In anticipation of a new long overdue album from Carleigh Nesbit, and before I write a review of Carl Anderson’s soon to be released Risk of Loss, I thought it might be information-lucrative to replicate a review I had written for the FAME website back in 2008. Nesbit was in high school back then, a waif of a girl with a pure voice and a vision beyond her years. Carl was young, too, with a voice which offset hers to perfection. The album was Charlottesville magic, musicians and music from that growing music scene pulling together to help the kid make good. It may not have rocked the charts, but Flower to the Bee was and is a sweet moment in time. Reprinted from the FAME website:
Pound for pound, Charlottesville more than holds its own in the world of music. Devon Sproule, Shannon Worrell, Sam Wilson, Peyton Tochterman, Paul Curreri, Sarah White and many more (way too many to list here) all call Charlottesville home, and for good reason. The city has soul. The city has heart. More than that, the city has music. In boxcar loads.
Write Carleigh Nesbit’s name across one of those boxcars. With slight Southern drawl and a musical maturity way beyond her tender years, Nesbit embodies the spirit of modern mountain music, and why not? Well, it’s not mountain music, and yet it is. It is pure and smooth and hauntingly melodic at times, upbeat and downright clog-worthy at others. It is dirt-under-the-fingernails from a voice which puts you at your ease. It is the mountain without the twang. You see, Nesbit grew up around the Blue Ridge Mountains. You almost have to live there to understand.
Nesbit understands. “Your City Skies,” homage to the country more than a knock on the city, is direct and to the point. “I asked a man when’s the last you heard a banjo,” she sings, “He said oh no it’s been so long/I said let me remind you where I come from fiddles cry all night/They sing mournful mountain songs”. An insightful look at lonely in a song overflowing with insight, Nesbit goes for the heart. A direct hit — amongst eight other direct hits.

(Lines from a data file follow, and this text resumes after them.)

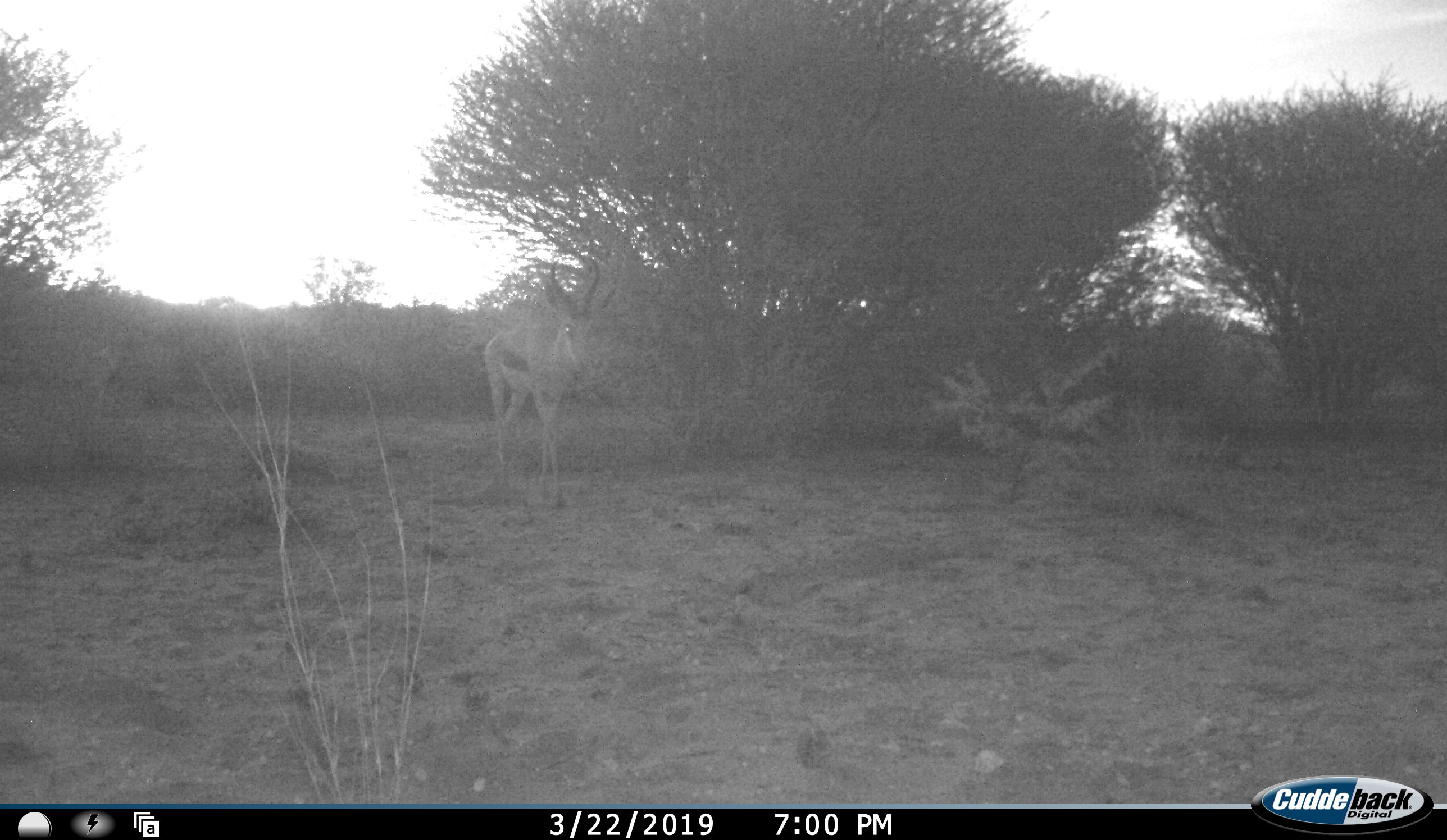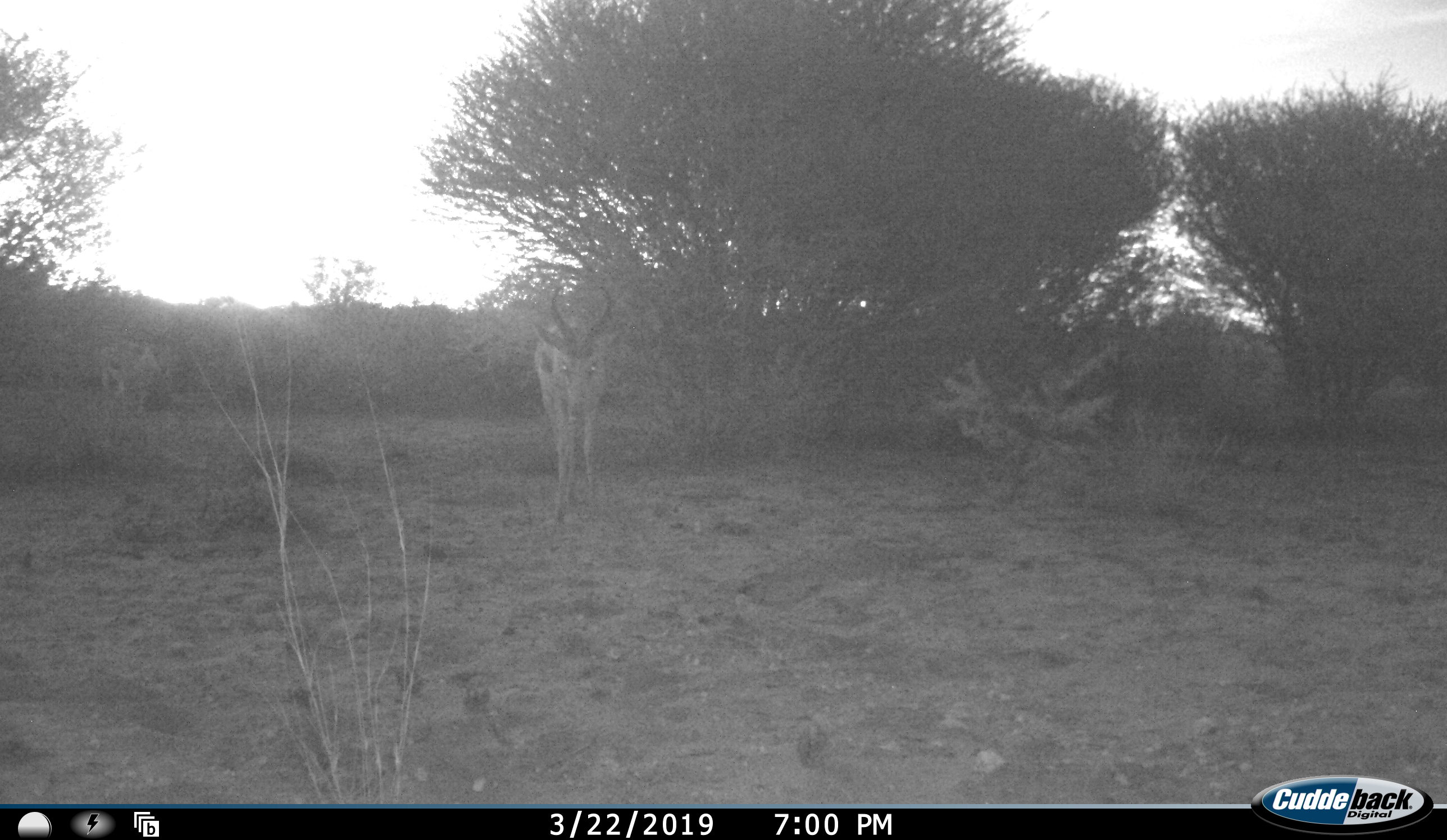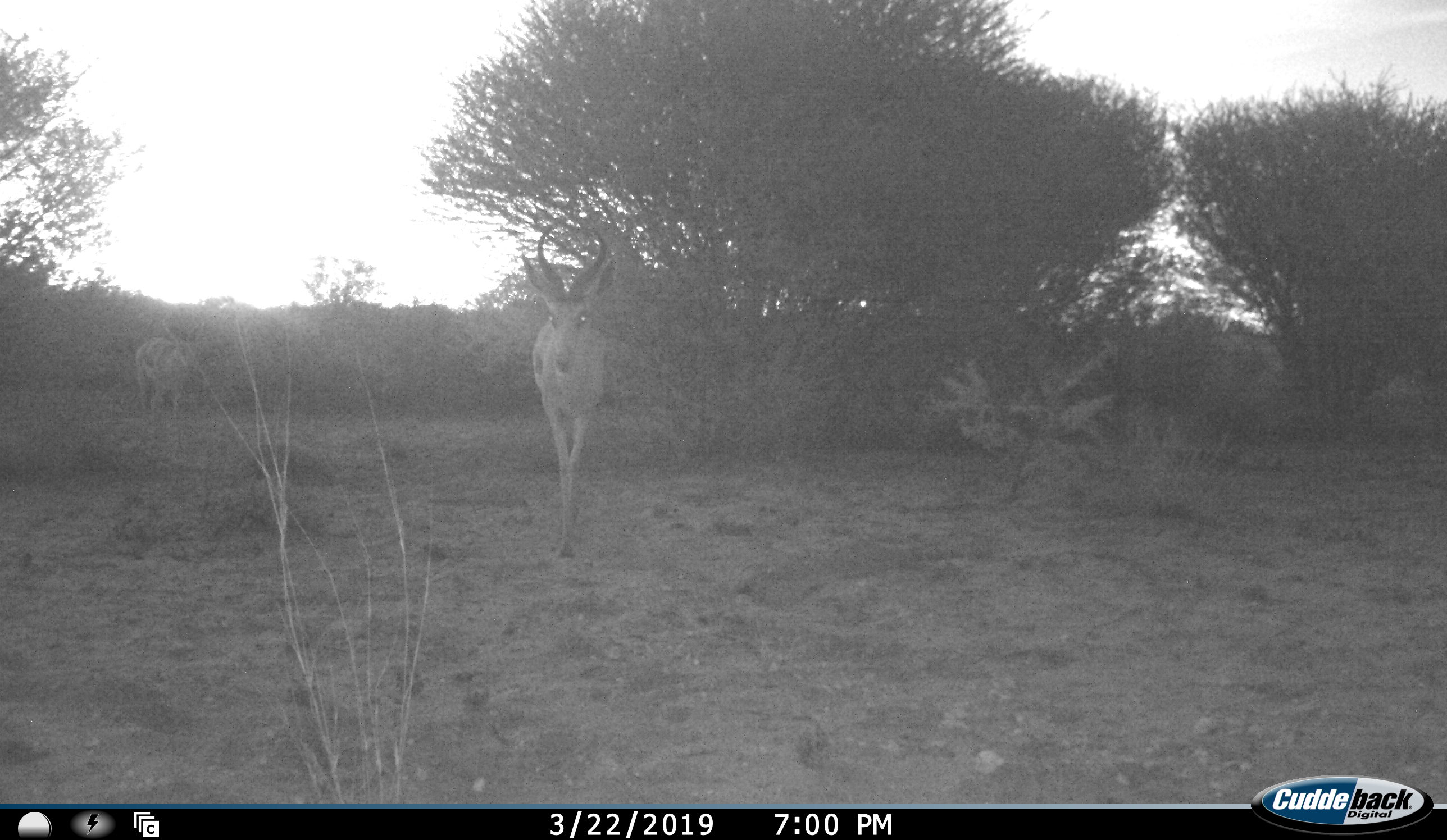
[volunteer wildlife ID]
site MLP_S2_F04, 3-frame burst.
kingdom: Animalia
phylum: Chordata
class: Mammalia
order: Artiodactyla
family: Bovidae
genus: Antidorcas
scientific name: Antidorcas marsupialis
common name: springbok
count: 2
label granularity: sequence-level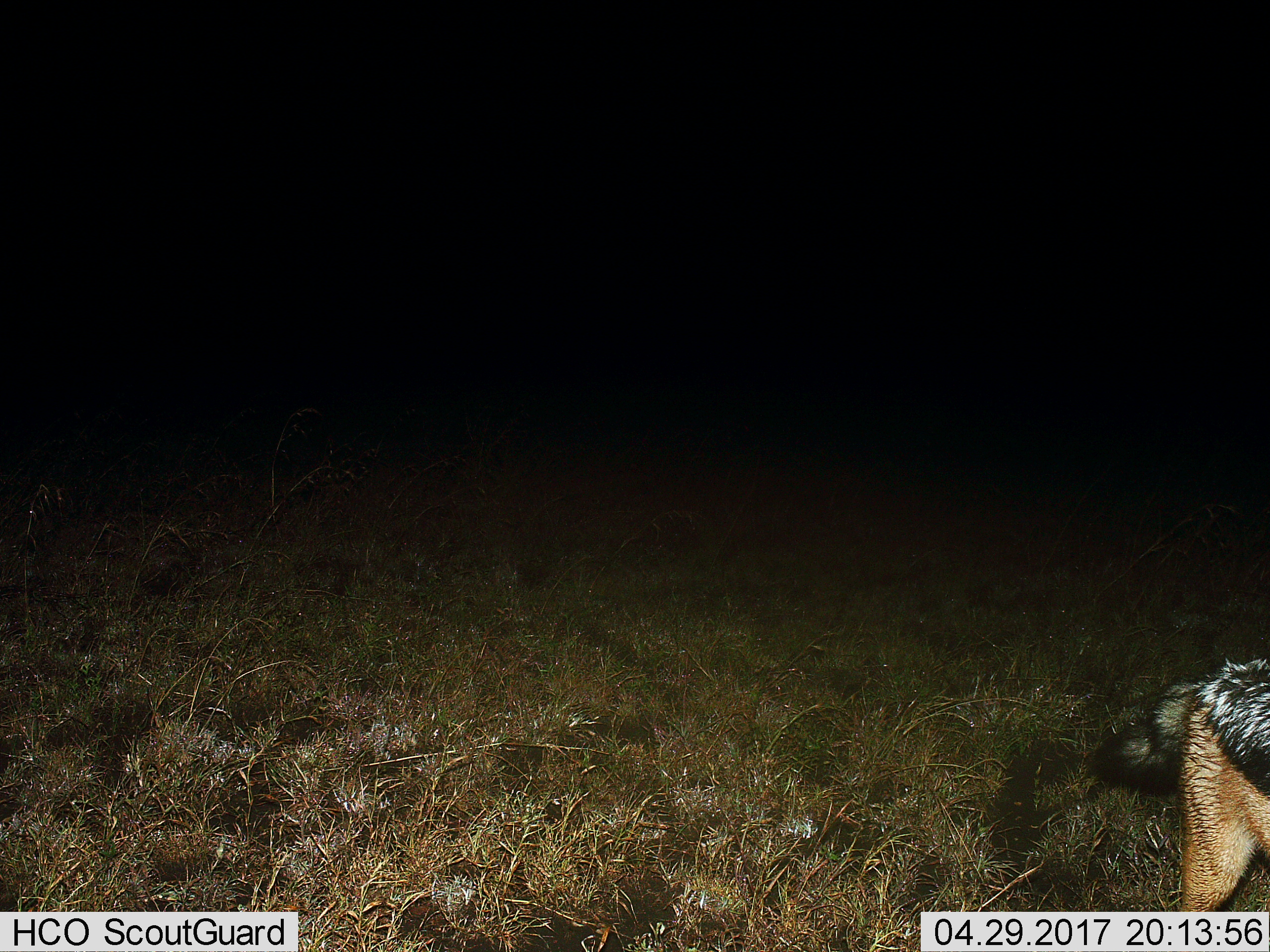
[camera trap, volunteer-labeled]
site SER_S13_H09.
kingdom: Animalia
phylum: Chordata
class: Mammalia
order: Carnivora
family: Canidae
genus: Lupulella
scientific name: Lupulella mesomelas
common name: black-backed jackal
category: jackalblackbacked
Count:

Flower To the Bee is an album full of insight, actually. Love, life, whimsy, lonely, happy, sad — Nesbit covers it all like she is born to it. She is. You cannot go from the country-ish “Three Steps Out the Door” to the upbeat and poppish “I’ve Got a Secret” to the traditional and folky “Anna’s Tambourine” without being grounded in the music. In a world of chaos, she reminds us how important being grounded can be.
And Nesbit grounds you. With voice smooth and at times frail, she cuts through the chaff with a disarming honesty which is incredibly refreshing. She gives you musical versions of everything from friendly handshake to welcoming hug and beyond. Not once does she try to be who she is not. These days, that says a whole lot.
This is one really fine album and producer Jeff Romano deserves a good deal of credit for the sound. Twisting dials to perfection, he also as provides his own instrumental expertise while gathering a superb crew of sidemen who play together as if they had been playing together for years: Stuart Gunter (drums), Bob Bowen (bass), Andy Thacker (mandolin), Ann Marie Calhoun (fiddle), Charlie Bell (dobro, pedal steel). Add Devon Sproule and Carleigh’s sometimes partner Carl Anderson providing additional voices, understated but essential, and you have an awesome unification of talent. That amount of talent could easily have overpowered Nesbit, whose voice relies on warmth rather than strength, but real talent knows how to find a balance and this album is as balanced as it gets. It reinforces my faith in music as THE force in an industry which at times feels like it has lost its way.
This album draws me to Charlottesville almost as if I’d once been there. Truth be told, I have not had the pleasure, but I am getting to know its music and its musicians well enough to champion its scene. It is a vibrant scene, every bit as important as any out there. And it is alive. Ask Carleigh Nesbit. She loves it there. Everytime I hear Flower To the Bee, so do I.